Textauszug:
^^^^^^^^^^^^^^^^
Die neoliberal geprägte Wirtschaftspolitik der letzten zwanzig Jahre hatte schwerwiegende Konsequenzen für die Gewerkschaftsbewegung. Dabei muss man unterscheiden zwischen den objektiven, sozusagen bewusstlosen Auswirkungen dieser Politik auf die Gewerkschaftsbewegung durch die Veränderung von Arbeitswelt und Beschäftigungsstrukturen und den Maßnahmen, die von der herrschenden Klasse und ihren Sachwaltern in den Parlamenten durch Veränderung der Gesetzgebung gezielt gegen die Gewerkschaften selbst gerichtet wurden.
1. Vorbemerkung
Wir werden im Folgenden die Modebegriffe „neoliberale Politik“ und „Globalisierung“ vermeiden. Dafür gibt es mehrere Gründe:
Erstens sind sie irreführend, weil sie suggerieren, es handle sich bei
der derzeitigen Phase der kapitalistischen Entwicklung um einen neuen
historischen Abschnitt. Das ist nicht der Fall. Wir befinden uns immer
noch in der Phase, die Ernest Mandel als „Spätkapitalismus“ bezeichnet
hat, und alle von ihm benannten Wesensmerkmale dieser Epoche treffen
auf die derzeitigen Entwicklungslinien kapitalistischer Politik zu. Was
sich verändert hat, ist lediglich die Geschwindigkeit, mit der die
Durchkapitalisierung der Welt abläuft – d.h., wir haben es seit dem
Fall des Ostblocks mit einer enormen Beschleunigung dieses Prozesses zu
tun.
^^^^^^^^^^^^^^^^
Arbeitsanweisung:
Zitieren Sie aus dem Text über die Folgen der Wirtschaftspolitik für die Gewerkschaften wörtlich die Passage, die mit „Die neoliberal geprägte“ beginnt und mit „selbst gerichtet wurden.“ endet. Stützen Sie sich ausschließlich auf den Text über die Folgen der Wirtschaftspolitik für die Gewerkschaften.

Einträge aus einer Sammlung
^^^^^^^^^^^^^^^^
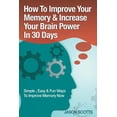thumbnail image 1 of Memory Improvement: Techniques, Tricks & Exercises How to Train and Develop Your Brain in 30 Days (Paperback), 1 of 1
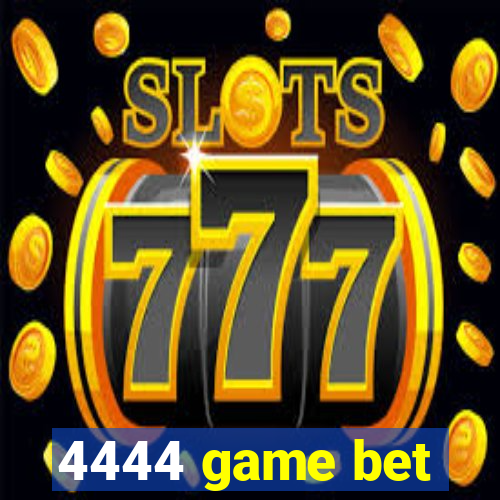 4444 game bet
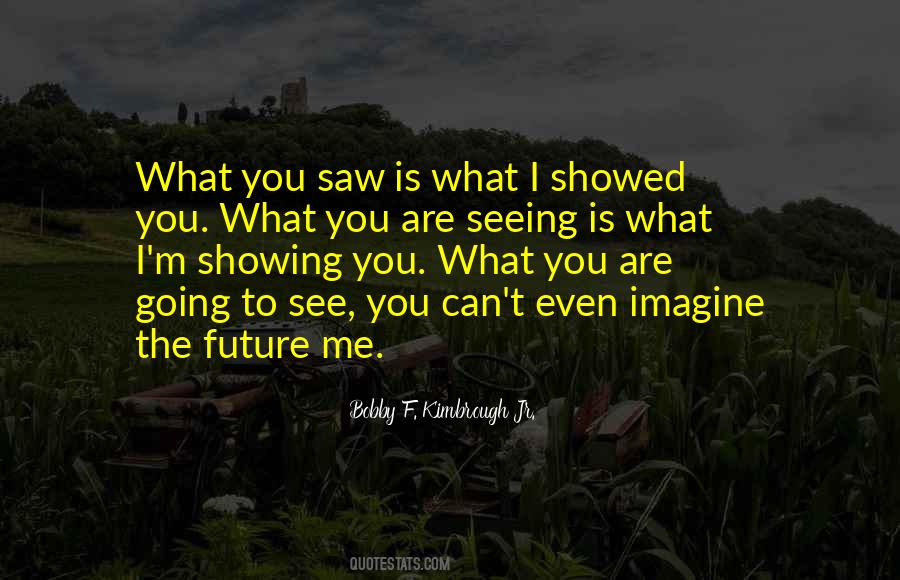 Bobby F. Kimbrough Jr. Quotes #311304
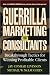 Books : Guerrilla Marketing for Consultants: Breakthrough Tactics for Winning Profitable Clients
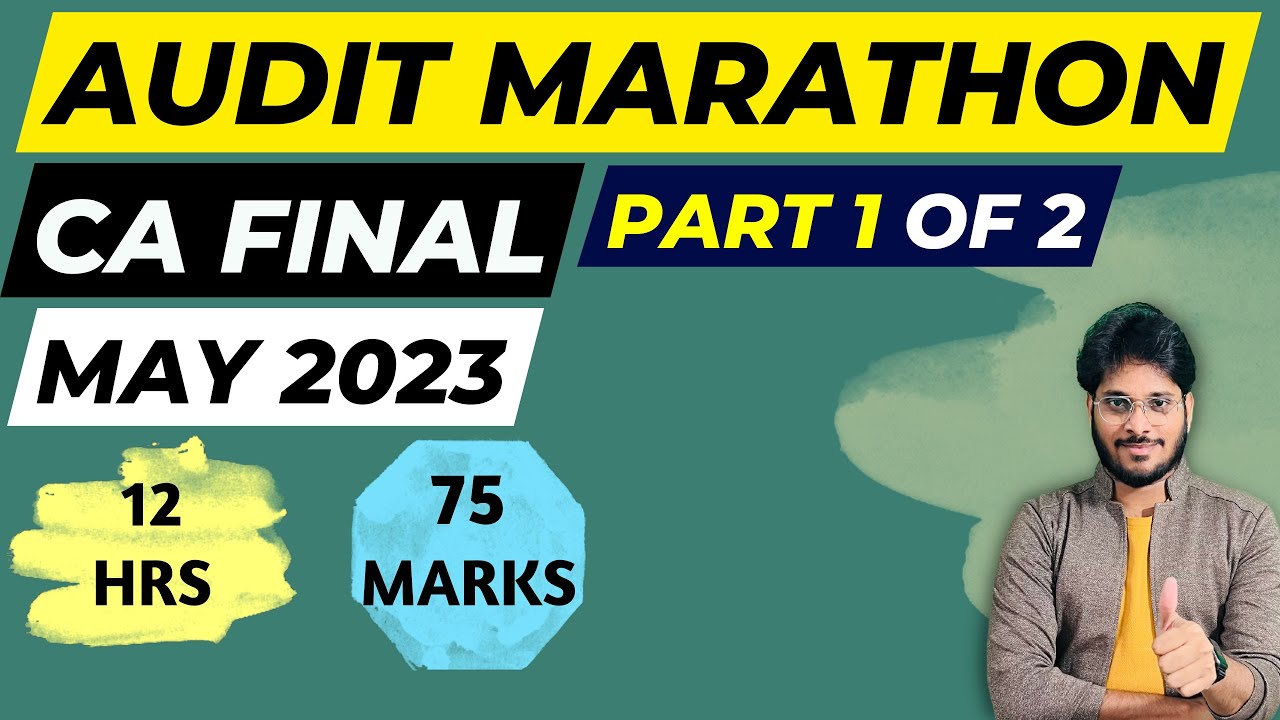 MAY 2023 | CA FINAL AUDIT MARATHON | PART 1 OF 2 | ENGLISH - YouTube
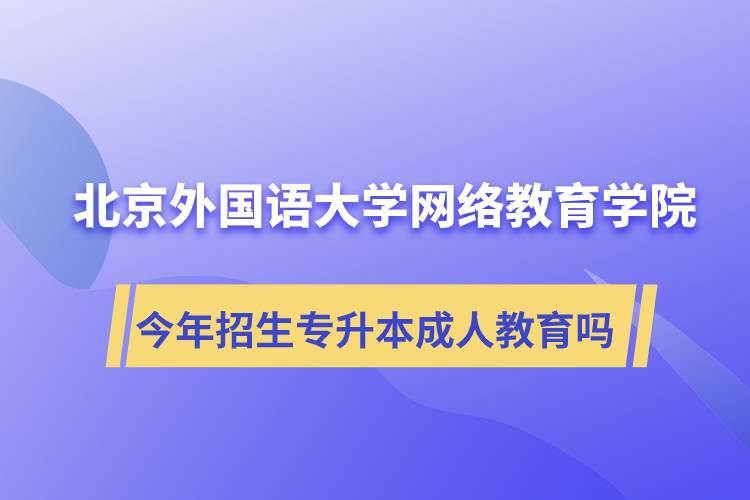 北京外國語大學(xué)網(wǎng)絡(luò)教育學(xué)院今年招生專升本層次專業(yè)的成人教育嗎？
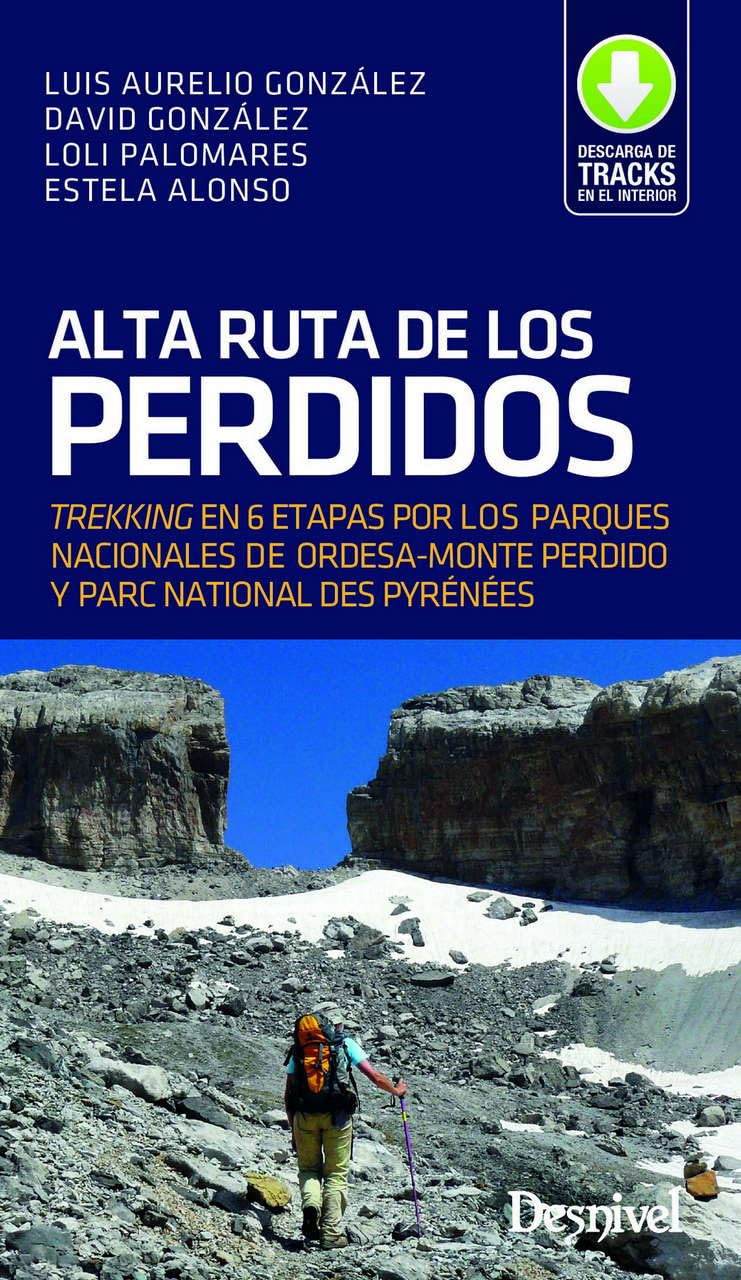 Libro: Alta Ruta de los Perdidos: Trekking en 6 etapas por los Parques Nacionales de Ordesa y Monte Perdido y Parc National des Pyrénèespp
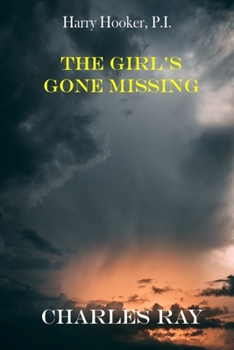 Paperback Harry Hooker, P.I.: The Girl's Gone Missing Book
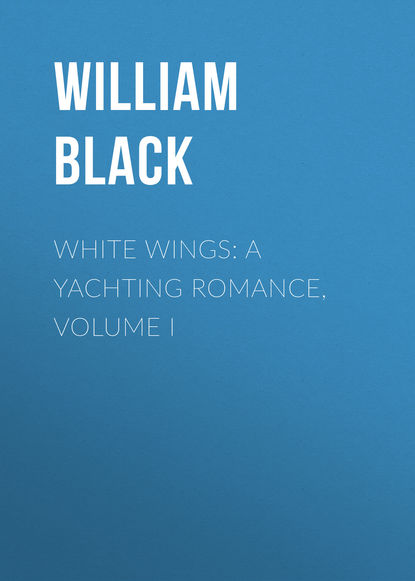 White Wings: A Yachting Romance, Volume I (Black William). 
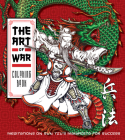 The Art of War Coloring Book: Meditations on Sun Tzu's Manifesto for Success (Chartwell Coloring Books) By Editors of Chartwell Books Cover Image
^^^^^^^^^^^^^^^^
Antwort:
Die neoliberal geprägte Wirtschaftspolitik der letzten zwanzig Jahre hatte schwerwiegende Konsequenzen für die Gewerkschaftsbewegung. Dabei muss man unterscheiden zwischen den objektiven, sozusagen bewusstlosen Auswirkungen dieser Politik auf die Gewerkschaftsbewegung durch die Veränderung von Arbeitswelt und Beschäftigungsstrukturen und den Maßnahmen, die von der herrschenden Klasse und ihren Sachwaltern in den Parlamenten durch Veränderung der Gesetzgebung gezielt gegen die Gewerkschaften selbst gerichtet wurden.